Dataset rows:
-*-

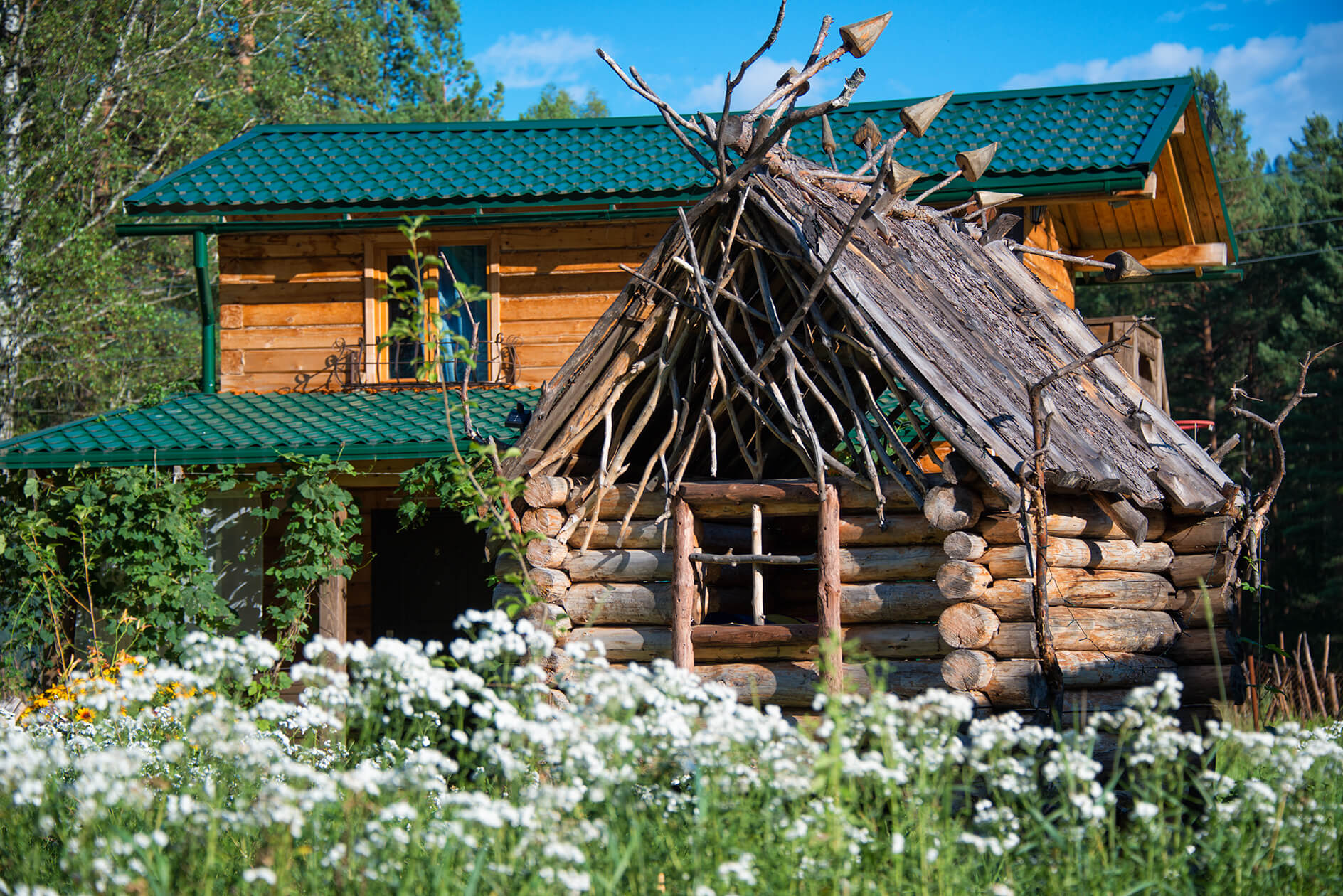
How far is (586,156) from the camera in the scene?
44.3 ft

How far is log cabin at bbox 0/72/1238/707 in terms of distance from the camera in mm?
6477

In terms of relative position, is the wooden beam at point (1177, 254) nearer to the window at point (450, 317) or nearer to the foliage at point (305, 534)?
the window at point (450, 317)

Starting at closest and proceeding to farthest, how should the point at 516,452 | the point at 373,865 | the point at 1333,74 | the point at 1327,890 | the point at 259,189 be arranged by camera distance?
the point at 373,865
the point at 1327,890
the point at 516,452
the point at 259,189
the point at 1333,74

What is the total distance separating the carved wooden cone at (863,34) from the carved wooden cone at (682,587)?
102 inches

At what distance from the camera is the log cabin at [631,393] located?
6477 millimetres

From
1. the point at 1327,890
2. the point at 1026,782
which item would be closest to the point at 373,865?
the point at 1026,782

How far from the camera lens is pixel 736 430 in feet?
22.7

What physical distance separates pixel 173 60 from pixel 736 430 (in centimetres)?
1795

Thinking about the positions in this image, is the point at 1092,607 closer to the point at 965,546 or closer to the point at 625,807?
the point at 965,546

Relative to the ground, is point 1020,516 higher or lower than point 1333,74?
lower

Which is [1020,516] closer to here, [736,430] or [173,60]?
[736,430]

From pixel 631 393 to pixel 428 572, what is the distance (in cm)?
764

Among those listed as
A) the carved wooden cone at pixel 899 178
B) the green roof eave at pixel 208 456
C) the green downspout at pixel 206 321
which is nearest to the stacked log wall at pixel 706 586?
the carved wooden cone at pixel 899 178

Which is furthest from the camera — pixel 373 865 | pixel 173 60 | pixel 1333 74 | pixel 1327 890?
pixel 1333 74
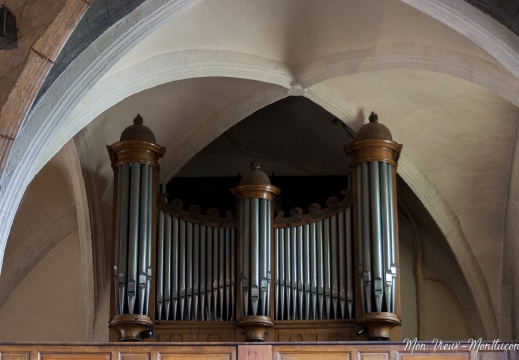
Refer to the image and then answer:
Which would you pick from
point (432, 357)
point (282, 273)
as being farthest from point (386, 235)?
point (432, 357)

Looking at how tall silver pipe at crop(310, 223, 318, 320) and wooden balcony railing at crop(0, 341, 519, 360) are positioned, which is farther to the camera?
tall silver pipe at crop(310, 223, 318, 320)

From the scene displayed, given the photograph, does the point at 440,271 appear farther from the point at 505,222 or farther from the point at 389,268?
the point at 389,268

-*-

◆ **Task instructions**: Retype every one of the lines above word for word, leaving out the pictures.

◆ **Result for this exercise**:
How far is (586,156) from the camera in the scene?
44.3 ft

How far is log cabin at bbox 0/72/1238/707 in terms of distance from the camera in mm?
6477

In terms of relative position, is the wooden beam at point (1177, 254) nearer to the window at point (450, 317) or nearer to the foliage at point (305, 534)?
the window at point (450, 317)

Starting at closest and proceeding to farthest, how should the point at 516,452 | the point at 373,865 | the point at 1333,74 | the point at 1327,890 | the point at 259,189 be arranged by camera distance?
the point at 373,865
the point at 1327,890
the point at 516,452
the point at 259,189
the point at 1333,74

What is the total distance separating the carved wooden cone at (863,34) from the carved wooden cone at (682,587)?
102 inches

At what distance from the camera is the log cabin at [631,393] located?
6477 millimetres

From
1. the point at 1327,890
2. the point at 1026,782
which item would be closest to the point at 373,865?
the point at 1026,782

How far from the camera lens is pixel 736 430 in feet?
22.7

What physical distance separates pixel 173 60 from pixel 736 430 (in centimetres)?
1795

Thinking about the positions in this image, is the point at 1092,607 closer to the point at 965,546 or closer to the point at 625,807?
the point at 965,546

Relative to the ground, is point 1020,516 higher or lower than point 1333,74?
lower

Which is [1020,516] closer to here, [736,430] or [173,60]?
[736,430]

From pixel 631 393 to pixel 428 572, what is the distance (in cm)?
764

Among those listed as
A) the carved wooden cone at pixel 899 178
B) the green roof eave at pixel 208 456
C) the green downspout at pixel 206 321
which is nearest to the stacked log wall at pixel 706 586?
the carved wooden cone at pixel 899 178

Which is furthest from the camera — pixel 373 865 | pixel 173 60 | pixel 1333 74 | pixel 1327 890?
pixel 1333 74
Refer to the image and then answer:
Which would you pick from
point (432, 357)
point (282, 273)
as being farthest from point (386, 235)?
point (432, 357)

Looking at how tall silver pipe at crop(310, 223, 318, 320) and wooden balcony railing at crop(0, 341, 519, 360) are positioned, which is farther to the camera?
tall silver pipe at crop(310, 223, 318, 320)

From the scene displayed, given the photograph, does the point at 440,271 appear farther from the point at 505,222 or farther from the point at 389,268?
the point at 389,268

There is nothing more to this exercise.